# Activity recognition with accelerometer data

This demo shows how the `sklearn_xarray` package works with the `Pipeline` and `GridSearchCV` methods from scikit-learn providing a metadata-aware grid-searchable pipeline mechansism.

The package combines the metadata-handling capabilities of `xarray` with the machine-learning framework of `sklearn`. It enables the user to apply preprocessing steps group by group, use transformers that change the number of samples, use metadata directly as labels for classification tasks and more.

The example performs activity recognition from raw accelerometer data with a feedforward neural network.

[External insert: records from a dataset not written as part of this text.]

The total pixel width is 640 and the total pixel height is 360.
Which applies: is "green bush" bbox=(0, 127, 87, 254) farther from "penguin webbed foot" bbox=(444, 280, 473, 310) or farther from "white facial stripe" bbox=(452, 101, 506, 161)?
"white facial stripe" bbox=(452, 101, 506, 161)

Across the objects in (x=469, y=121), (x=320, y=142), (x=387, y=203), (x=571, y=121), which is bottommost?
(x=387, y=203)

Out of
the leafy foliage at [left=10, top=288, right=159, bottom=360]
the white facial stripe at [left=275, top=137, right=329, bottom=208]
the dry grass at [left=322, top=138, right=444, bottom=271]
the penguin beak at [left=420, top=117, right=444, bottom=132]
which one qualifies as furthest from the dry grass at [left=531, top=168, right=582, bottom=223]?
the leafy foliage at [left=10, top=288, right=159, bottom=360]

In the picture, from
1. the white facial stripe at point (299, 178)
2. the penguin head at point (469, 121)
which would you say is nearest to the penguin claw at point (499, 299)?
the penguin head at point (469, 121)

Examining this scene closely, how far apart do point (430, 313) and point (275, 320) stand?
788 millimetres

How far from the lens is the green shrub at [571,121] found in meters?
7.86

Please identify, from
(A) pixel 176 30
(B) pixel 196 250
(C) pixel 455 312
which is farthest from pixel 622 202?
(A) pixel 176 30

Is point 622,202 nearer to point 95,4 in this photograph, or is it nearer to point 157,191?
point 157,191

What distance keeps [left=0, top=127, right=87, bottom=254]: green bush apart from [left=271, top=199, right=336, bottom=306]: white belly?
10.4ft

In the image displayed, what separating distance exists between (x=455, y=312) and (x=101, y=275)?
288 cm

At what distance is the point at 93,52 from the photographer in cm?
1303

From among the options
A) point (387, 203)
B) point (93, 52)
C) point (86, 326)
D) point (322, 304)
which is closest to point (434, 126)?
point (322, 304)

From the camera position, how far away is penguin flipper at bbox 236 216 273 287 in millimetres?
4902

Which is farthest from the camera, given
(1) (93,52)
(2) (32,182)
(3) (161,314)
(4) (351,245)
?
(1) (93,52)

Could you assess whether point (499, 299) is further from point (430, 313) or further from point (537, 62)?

It uses the [WISDM activity prediction dataset](http://www.cis.fordham.edu/wisdm/dataset.php) which contains the activities walking, jogging, walking upstairs, walking downstairs, sitting and standing from 36 different subjects.

In [1]:
import sklearn_xarray.dataarray as da
from sklearn_xarray import Target
from sklearn_xarray.preprocessing import (Splitter, Sanitizer, Featurizer)

from sklearn.preprocessing import StandardScaler, LabelBinarizer
from sklearn.neural_network import MLPClassifier
from sklearn.model_selection import GroupKFold
from sklearn.pipeline import Pipeline, make_pipeline

## Load the dataset

In [2]:
def get_wisdm(url='http://www.cis.fordham.edu/wisdm/includes/'
                  'datasets/latest/WISDM_ar_latest.tar.gz',
              folder='.',
              file='WISDM_ar_v1.1/WISDM_ar_v1.1_raw.txt',
              tmp_file='widsm.tar.gz'):

    import os, urllib, tarfile
    import pandas as pd
    import xarray as xr

    if not os.path.isfile(folder + '/' + file):
        urllib.request.urlretrieve(url, tmp_file)
        tar = tarfile.open(tmp_file)
        tar.extractall(folder)
        tar.close()
        os.remove(tmp_file)

    column_names = ['subject', 'activity', 'timestamp', 'x', 'y', 'z']
    df = pd.read_csv(folder + '/' + file, header=None, names=column_names,
                     comment=';')

    time = pd.TimedeltaIndex(start=0, periods=df.shape[0], freq='50ms')

    coords = {'subject': ('sample', df.subject),
              'activity': ('sample', df.activity),
              'sample': time,
              'axis': ['x', 'y', 'z']}

    X = xr.DataArray(df.iloc[:, 3:6], coords=coords, dims=('sample', 'axis'))

    return X

In [3]:
X = get_wisdm()

## Define the pipeline

We define a pipeline with various preprocessing steps and a classifier.

The preprocessing consists of splitting the data into segments, removing segments with `nan` values and standardizing.  Since the accelerometer data is three-dimensional but the standardizer and classifier expect a one-dimensional feature vector, we have to vectorize the samples.

Finally, we use a feedforward neural network to perform the classification.

In [4]:
pl = make_pipeline(
    Splitter(groupby=['subject', 'activity'], new_dim='timepoints', new_len=30),
    Sanitizer(),
    Featurizer(),
    da.TransformerWrapper(StandardScaler()),
    da.EstimatorWrapper(MLPClassifier(hidden_layer_sizes=(100,)), reshapes='features')
)

The label to classify is the activity which we convert to a binary representation for the classification.

In [7]:
y = Target('activity', LabelBinarizer(), dims=['feature'])

Finally, we fit the pipeline to our dataset.

In [8]:
pl.fit(X, y);

Pipeline(memory=None,
     steps=[('splitter', Splitter(dim='sample', group_dim='sample', groupby=['subject', 'activity'],
     keep_coords_as=None, new_dim='timepoints',
     new_index_func=<built-in function arange>, new_len=30,
     reduce_index='subsample')), ('sanitizer', Sanitizer(dim='sample', group_dim='sample', group...1, validation_fraction=0.1,
       verbose=False, warm_start=False),
         reshapes='features'))])